Bacteria named Wolbachia may be the key to discovering why the coffee berry borer (CBB) is such a destructive insect pest of the coffee bean, causing an estimated $500 million in annual losses worldwide. Agricultural Research Service scientist Fernando Vega in the Insect Biocontrol Laboratory in Beltsville, Md., is studying the relationship between the bacteria and CBB.

Adult females enter the coffee berry and deposit their eggs; larvae feed on the coffee bean, lowering its quality or causing the entire berry to fall off. A skewed, 10-to-1 sex ratio favoring females ensures high reproduction and greater berry damage. Adult females emerge from the berry already inseminated, taking less than one day to enter another berry and start depositing eggs. This life cycle makes the insect an extremely difficult candidate for integrated pest management programs.

But why are there so many females? Research suggests that Wolbachia might play a role in sex determination. This bacterium has been widely reported to affect insect sex ratios; skewed sex ratio is observed in CBBs throughout the world. No other bacterium is known to have such an effect on sex ratio.

- - -

- _EXERCISE_
Pick up the passage on Wolbachia and the coffee berry borer after its last sentence and carry it on. The lines after this passage aren't needed for anything here.

- - -

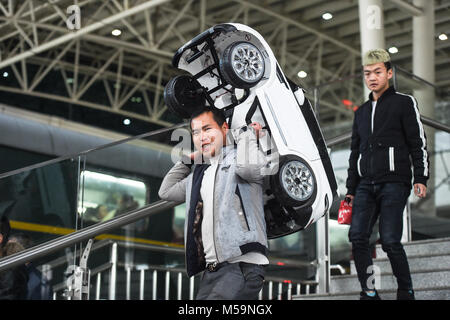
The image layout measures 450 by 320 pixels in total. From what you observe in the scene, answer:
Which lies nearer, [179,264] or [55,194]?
[55,194]

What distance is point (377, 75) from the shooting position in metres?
4.78

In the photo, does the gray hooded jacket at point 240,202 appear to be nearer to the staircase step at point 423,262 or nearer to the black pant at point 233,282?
the black pant at point 233,282

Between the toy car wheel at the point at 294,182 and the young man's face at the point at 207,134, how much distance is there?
366 millimetres

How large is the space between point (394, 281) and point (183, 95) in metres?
2.22

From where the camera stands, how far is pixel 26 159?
777 cm

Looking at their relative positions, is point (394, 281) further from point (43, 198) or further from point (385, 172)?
point (43, 198)

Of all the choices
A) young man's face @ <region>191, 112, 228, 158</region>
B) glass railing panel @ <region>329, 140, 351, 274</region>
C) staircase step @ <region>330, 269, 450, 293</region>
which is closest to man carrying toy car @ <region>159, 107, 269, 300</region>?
young man's face @ <region>191, 112, 228, 158</region>

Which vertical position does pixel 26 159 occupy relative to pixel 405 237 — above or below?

- - -

- _OUTPUT OF THE TASK_
Researchers collected CBBs from 16 countries: Benin, Brazil, Cameroon, Colombia, the Dominican Republic, Ecuador, El Salvador, Honduras, India, Indonesia, Jamaica, Kenya, Mexico, Nicaragua, Uganda and Peru. Genetic analysis done in collaboration with Pablo Benavides and Jeff Stuart of Purdue University and Scott O’Neill of the University of Queensland, Australia, indicates Wolbachia is present in CBBs originating from 11 of the countries. Wolbachia was not detected in CBBs from five of these countries, but a genetic variation may make it undetectable using current tests.

Additional studies confirming the elimination of the female-biased sex ratio in the offspring of CBB females treated with antibiotics would support the hypothesis that Wolbachia is indeed involved in sex determination. Understanding the relationship between the CBB and Wolbachia may provide insight into the basic biology of the insect, perhaps leading to possible microbial controls.

ARS is the chief scientific research agency of the U.S. Department of Agriculture.